The humerus appears to be the size of smaller Macronectes individuals and is proportionally less robust, with a shallower shaft. All condyles, although worn in the fossils, appear to resemble those of living petrels. The ventral epicondyle however might be better developed than in modern species and may extend further distally. This later assumption may again be the result of distortion during preservation. Regardless, the fact that the epicondyle is more pronounced is also seen in all other fulmarine petrels except for the two living Macronectes species. Another difference between M. tinae and modern giant petrels can be found in the shape of the fossa medialis brachialis. In the fossil species this fossa is elongated and almost fusiform, similar to what is seen in some specimens of Thalassoica, while modern giant petrels have a more circular fossa consistent with most other fulmarine petrels.

Overall M. tinae shows similar but more gracile anatomy compared to the two modern species of giant petrel, the southern giant and northern giant petrel. This indicates that M. tinae was not just smaller but also not as bulky.

* Source material

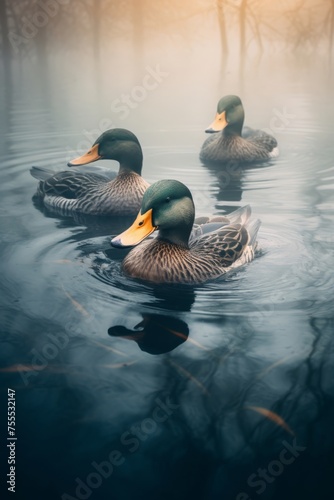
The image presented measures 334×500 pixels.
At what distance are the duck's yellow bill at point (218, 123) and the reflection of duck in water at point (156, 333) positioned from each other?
5.89m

* Assignment 1
Rewrite the paragraph of the passage on M. tinae that begins "The humerus appears to be the size" as a short bulleted list that keeps its main facts.
* Assignment 2
From the passage on M. tinae, copy word for word the section starting with "Overall M. tinae" and going on through "not as bulky.".

* Exercise response 1
- The humerus is about the size of smaller Macronectes individuals but proportionally less robust, with a shallower shaft.
- The condyles are worn in the fossils but appear to resemble those of living petrels.
- The ventral epicondyle may be better developed than in modern species and may extend further distally, though this could result from distortion during preservation.
- A more pronounced epicondyle is seen in all other fulmarine petrels except the two living Macronectes species.
- In M. tinae the fossa medialis brachialis is elongated and almost fusiform, similar to some specimens of Thalassoica.
- Modern giant petrels have a more circular fossa, consistent with most other fulmarine petrels.

* Exercise response 2
Overall M. tinae shows similar but more gracile anatomy compared to the two modern species of giant petrel, the southern giant and northern giant petrel. This indicates that M. tinae was not just smaller but also not as bulky.